Hunderte kamen zur Gaza-Soli-Demo nach Heidelberg

Trotz der hochsommerlichen Temperaturen waren am 5. Juli fast tausend Menschen (Polizei 750; Regionalpresse 700) aus dem Südwesten Deutschlands vom Bodensee zum Main und von der Saar zum Kocher unserem Aufruf unter dem Motto „Gaza: Massaker, Aushungern, Vertreibung stoppen!“ nach Heidelberg gefolgt. Wiltrud Rösch-Metzeler (pax christi) eröffnete die Auftaktkundgebung im Park vor der Heidelberger Stadtbiliothek und führte durch das Programm, das mit einem Palästina-Lied des Aschaffenburger Sängers und Liedermachers Reinhard Frankl begann. Danach begrüßten Heike Hänsel (ex-MdB) und Joachim Guilliard (Friedensbündnis HD) für die Friedensvernetzung Südwest Teilnehmerinnen und Teilnehmer und stimmten sie unter deren Beifall mit den Positionen und Forderungen aus dem Aufruf der Veranstalter auf die weitere Kundgebung und die folgende Demonstration ein. Die beiden konnten das Mikrofon an eine der angekündigten Hauptrederinnen Prof. Dr Helga Baumgarten (ehem. Birzeit Universität, Ramallah) übergeben.

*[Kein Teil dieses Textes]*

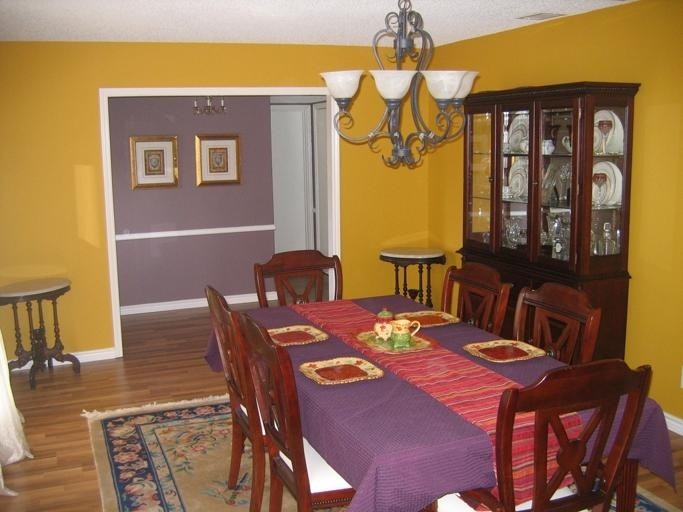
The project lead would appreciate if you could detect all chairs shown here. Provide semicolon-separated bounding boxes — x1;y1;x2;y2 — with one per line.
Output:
253;250;342;308
436;358;652;512
236;313;354;512
441;265;511;336
205;284;288;512
511;282;601;365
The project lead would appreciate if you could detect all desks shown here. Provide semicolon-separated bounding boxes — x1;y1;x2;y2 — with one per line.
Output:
1;276;80;391
378;247;445;307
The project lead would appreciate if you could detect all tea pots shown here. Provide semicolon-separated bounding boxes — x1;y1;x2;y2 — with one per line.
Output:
541;138;555;155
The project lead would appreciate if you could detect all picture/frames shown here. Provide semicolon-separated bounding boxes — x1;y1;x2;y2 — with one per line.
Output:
127;133;182;193
193;132;243;189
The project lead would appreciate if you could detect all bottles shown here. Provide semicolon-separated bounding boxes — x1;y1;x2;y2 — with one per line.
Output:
597;222;614;257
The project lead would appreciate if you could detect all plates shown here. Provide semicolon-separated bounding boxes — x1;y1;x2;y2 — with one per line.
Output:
393;310;461;328
592;161;624;206
265;324;331;349
508;157;530;200
297;357;386;386
593;109;625;156
508;111;529;152
461;339;547;364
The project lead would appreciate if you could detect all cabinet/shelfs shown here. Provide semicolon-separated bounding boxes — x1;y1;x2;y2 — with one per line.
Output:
453;81;643;364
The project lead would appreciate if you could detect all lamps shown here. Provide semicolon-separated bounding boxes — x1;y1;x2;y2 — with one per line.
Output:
190;96;228;117
318;0;481;171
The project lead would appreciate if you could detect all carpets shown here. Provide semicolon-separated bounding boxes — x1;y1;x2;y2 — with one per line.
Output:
78;394;682;512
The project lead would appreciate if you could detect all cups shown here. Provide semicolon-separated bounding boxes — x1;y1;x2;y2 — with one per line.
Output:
502;216;521;249
390;318;421;350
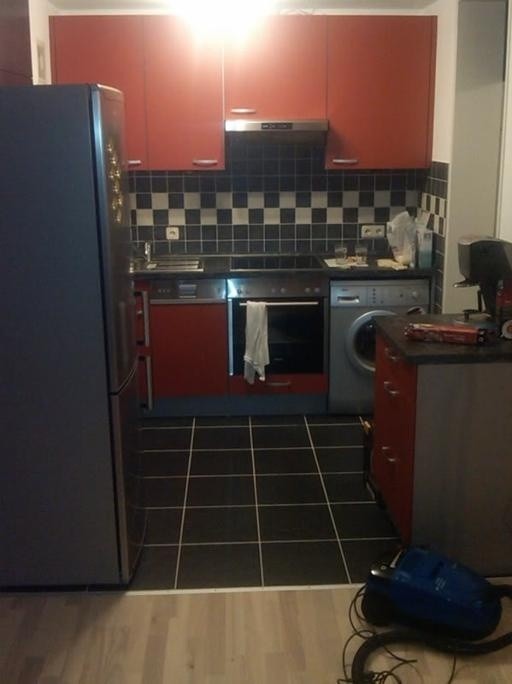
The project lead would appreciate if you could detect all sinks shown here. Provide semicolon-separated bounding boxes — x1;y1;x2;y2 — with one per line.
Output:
143;261;205;274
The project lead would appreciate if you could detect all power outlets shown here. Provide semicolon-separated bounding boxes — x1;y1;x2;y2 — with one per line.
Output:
361;225;385;238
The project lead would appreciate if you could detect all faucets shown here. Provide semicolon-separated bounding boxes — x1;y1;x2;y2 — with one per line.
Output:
143;240;151;262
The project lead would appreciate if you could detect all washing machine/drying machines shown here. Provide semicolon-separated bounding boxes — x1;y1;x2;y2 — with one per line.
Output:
328;279;430;416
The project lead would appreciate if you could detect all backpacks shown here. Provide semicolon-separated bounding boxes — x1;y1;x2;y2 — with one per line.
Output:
362;546;499;634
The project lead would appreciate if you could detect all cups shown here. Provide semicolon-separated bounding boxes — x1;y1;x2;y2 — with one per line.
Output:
354;243;368;264
334;243;348;265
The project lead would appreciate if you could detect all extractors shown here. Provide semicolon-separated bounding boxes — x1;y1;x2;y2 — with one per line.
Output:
225;120;328;147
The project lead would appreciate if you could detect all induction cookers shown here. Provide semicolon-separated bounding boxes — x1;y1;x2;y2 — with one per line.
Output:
230;254;328;273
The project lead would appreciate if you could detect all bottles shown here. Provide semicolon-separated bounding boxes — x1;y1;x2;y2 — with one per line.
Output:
495;267;512;333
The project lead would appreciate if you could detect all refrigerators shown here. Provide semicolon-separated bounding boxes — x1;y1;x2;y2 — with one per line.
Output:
1;84;153;588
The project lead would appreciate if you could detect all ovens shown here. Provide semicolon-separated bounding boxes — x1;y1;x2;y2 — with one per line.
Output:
227;297;331;376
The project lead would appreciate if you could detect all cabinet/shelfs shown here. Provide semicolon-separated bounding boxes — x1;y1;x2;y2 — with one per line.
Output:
51;15;150;173
326;15;435;171
222;12;326;122
129;253;331;419
141;13;225;173
368;314;512;578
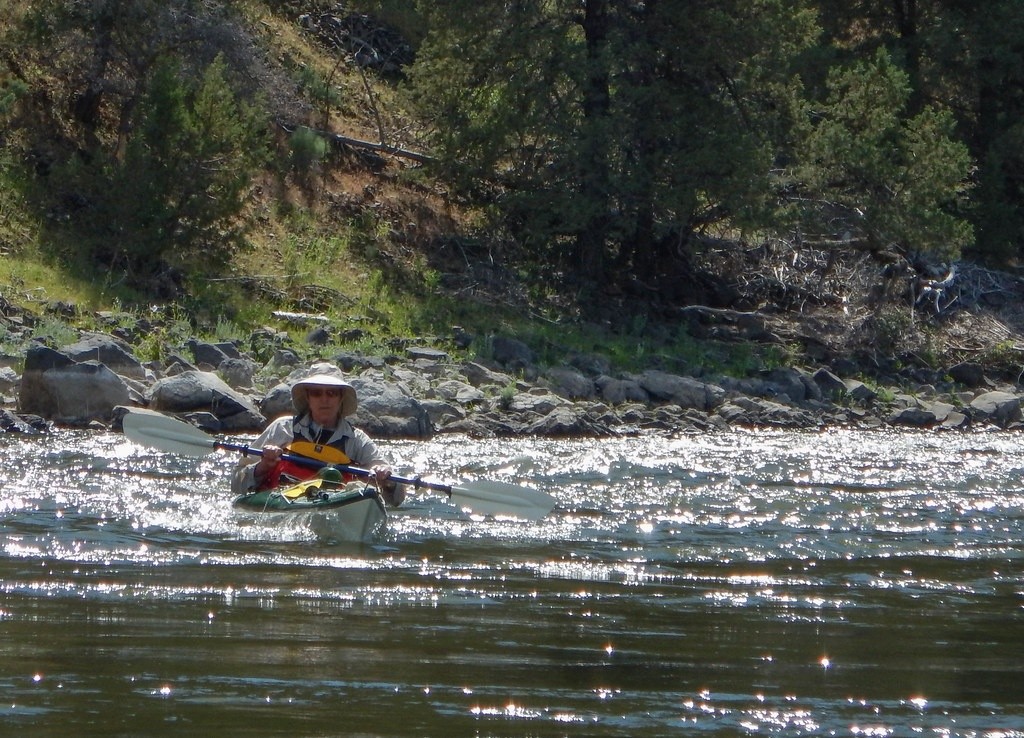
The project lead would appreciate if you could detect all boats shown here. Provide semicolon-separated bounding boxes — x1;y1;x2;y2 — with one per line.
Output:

Leider meinen Vertreter in Deutschland, dass sie die Lage in Israel/Palästina besser verstehen“

Sie ging u.a. auf die Erklärung des Ökumenischen Rates der Kirchen ein, dessen Zentralausschuss kürzlich in Südafrika tagte. Er verurteilte Israels Kriegsverbrechen in Gaza, die einen Völkermord darstellen könnten. Zum ersten Mal bezeichnete er Israels Vorgehen gegenüber Palästinensern offen als Apartheid und forderte zu Sanktionen auf. Vernichtend kritiserte Baumgarten die prompte Ablehnung aus Deutschland: „Leider meinen Vertreter der evangelischen Kirche in Deutschland, dass sie die Lage in Israel/Palästina besser verstehen als die versammelten Kirchenvertreter in Südafrika.“ Baumgarten rief die Anwesenden auf, nicht nachzulassen, auf das völkerrechtswidrige und völkermörderische Vorgehen der israelischen Regierung und ihrer Armee sowie die politische und militärische Unterstützung durch die Bundesregierung hinzuweisen. Immer wieder zwischendurch und erst recht am Ende erntete sie zustimmenden Applaus.
Den Auftakt im Park am Schwanenteich rundete Frankl mit seinem Lied zur US-Airbase Ramstein ab, die bekanntlich als Relais-Station zum Drohnenkrieg – im aktuellen Jargon der deutschen Regierung zur „Drecksarbeit“ – im Nahen und Mittleren Osten fungiert.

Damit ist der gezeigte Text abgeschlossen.